Connecticut Attorney General William Tong announced Wednesday the state's second payment from the American Opioid Settlement. The settlement will bring $300 million in opioid recovery funding to Connecticut over the next 18 years.
"Fifteen percent went directly to cities and towns across the country, that money's been dispersed," said Tong.
Bridgeport Finance Director Kenneth Flatto says the $50,000 the city has already received is hard at work expanding local family addiction services.
"It's certainly helping our Health Department to try to enhance some of their services to the community," said Flatto. "Having the ability to share and expend some of it based on city local health agency needs and local public needs, I think, is critically important."

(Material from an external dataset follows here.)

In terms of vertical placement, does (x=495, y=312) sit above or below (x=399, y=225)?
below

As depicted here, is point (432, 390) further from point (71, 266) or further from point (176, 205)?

Eighty-five percent of settlement funds will be distributed by the Opioid Settlement Advisory Committee established last legislative session.
Kristen Pendergrass is head of policy for Shatterproof, a Norwalk-based treatment nonprofit born out of family tragedy. She says spending over the next 18 years of payments needs to balance with the near future.
"I think there's some immediate short-term things, mostly in the harm reduction space, that could save lives immediately. Let's make sure Naloxone is widely available, that people know how to use it," said Pendergrass.
Shatterproof is also encouraging Connecticut residents to contact their local officials to share how they feel the opioid settlement money can best be spent.